Los educados entre videojuegos ven más rápido, miran de otra manera, y este espectáculo está pensado para esas personas, nietas de Súper Mario Bros. Además Rosalía está en escena, real y natural —se desmaquilló en escena—, y lo llena todo, como Beyoncé en la gira del 2016 proyectando sólo su imagen sobre una descomunal pantalla que la ofreció a los estadios en mil planos. La estrella se hace ver, y en el caso de Rosalía mira a cámara, de ahí su presencia en escena, médium para mirar a los ojos. Si no has hecho días de acampada puedes recibir esa mirada tan personalizada como quien está a pie de escenario tras días de intemperie.

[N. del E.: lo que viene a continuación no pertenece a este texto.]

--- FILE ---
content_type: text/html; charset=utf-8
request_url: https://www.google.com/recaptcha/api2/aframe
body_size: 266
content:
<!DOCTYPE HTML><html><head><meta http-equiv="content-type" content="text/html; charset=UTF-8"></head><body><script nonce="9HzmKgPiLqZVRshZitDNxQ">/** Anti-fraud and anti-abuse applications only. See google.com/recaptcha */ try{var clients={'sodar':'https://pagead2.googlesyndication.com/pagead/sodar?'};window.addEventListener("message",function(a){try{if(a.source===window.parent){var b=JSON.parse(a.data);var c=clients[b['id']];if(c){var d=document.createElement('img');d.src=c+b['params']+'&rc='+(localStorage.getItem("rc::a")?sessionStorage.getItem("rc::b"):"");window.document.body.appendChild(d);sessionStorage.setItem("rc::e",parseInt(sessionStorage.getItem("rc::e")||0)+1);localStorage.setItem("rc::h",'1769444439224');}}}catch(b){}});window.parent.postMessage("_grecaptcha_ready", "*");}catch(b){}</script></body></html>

En los albores de la música de estadio las pantallas sólo disminuían las enormes distancias de estos recintos, acercando al público a los diminutos protagonistas. Hoy las pantallas muestran la mirada construida por una realización que añade información a lo que el ojo ve sobre lo que ya es un escenario-plató. C. Tangana ha dado en el clavo conceptual al sugerir que la mejor imagen de su actual gira no se ve en escena, sino en la película que construye para ser vista por las pantallas. Y si su protagonismo es compartido en un escenario complejo con la pléyade de músicos que le muestran respeto, Rosalía opta por mostrarse en solitario, mujer poderosa, icónica, resuelta y segura de que su carisma aguanta por sí solo el espectáculo en un escenario minimalista. El público, ubicado en un entorno que domina espacial y visualmente escoge dónde mirar.
Y Rosalía actuó en casa. Por supuesto habló en catalán, aunque en realidad Rosalía siempre juega en casa, pues es “la” Rosalía, esa chiquilla, la de Sant Esteve de Sesrovires, la hija del José Manuel y la Pilar, la del barrio, vamos. Esa familiaridad hace que Rosalía sea de todos los lados, aunque como dice su abuela en “G3 N15″, se haya metido en un mundo complicado. Con capital en Miami. Pero es confidente, objeto de deseo, amiga o persona reconocida como igual.
O como ídolo de sus hijas, como aceptaban Ana, 54 años, y Agustín, 58, padres barceloneses de dos chicas de 25 y 16 allí presentes desde las cinco de la mañana a las que avituallaban a las 11. Ana decía “a ciertas edades es normal este comportamiento, y creo que Rosalía es una artista muy cabal que en Motomami ha apostado por una alegría no presente en El Mal Querer, más trágico. Innova sin traicionar sus raíces”, resumía. Y la Rosalía inventa de paso palabras, gestos, sugiere memes, crea éxitos en directo sin haber publicado la canción —este sábado ha presentado Despechá y Aislamiento— y se muestra no como futuro, sino como un presente ya hoy anidado.
Gustará o desagradará, su rastreo de los sonidos contemporáneos latinos y de cruce aburrirá o entusiasmará, sus cambios desorientarán o guiarán, pero Rosalía es tozuda realidad desafiante. Y lo central: quedó patente que pese a la tecnología, cámaras, luces, vestuarios, canciones y coreografías, lo más importante en un concierto sigue siendo estar allí fabricando recuerdos, estrechando afinidades con la estrella, que es mejor sea total. Así lo hizo quien allí estuvo con una Rosalía que quizás en un año esté impregnándose de alté en Lagos, grabando estándares de jazz producida por Daniel Lopatin o a saber qué. Y ello sugiere fijar conclusiones no hoy, sino dentro de unos años, cuando la perspectiva arroje más claves de interpretación sobre una trayectoria que se intuye cambiante. Como los tiempos. Y sí, arrasó. Fue un delirio.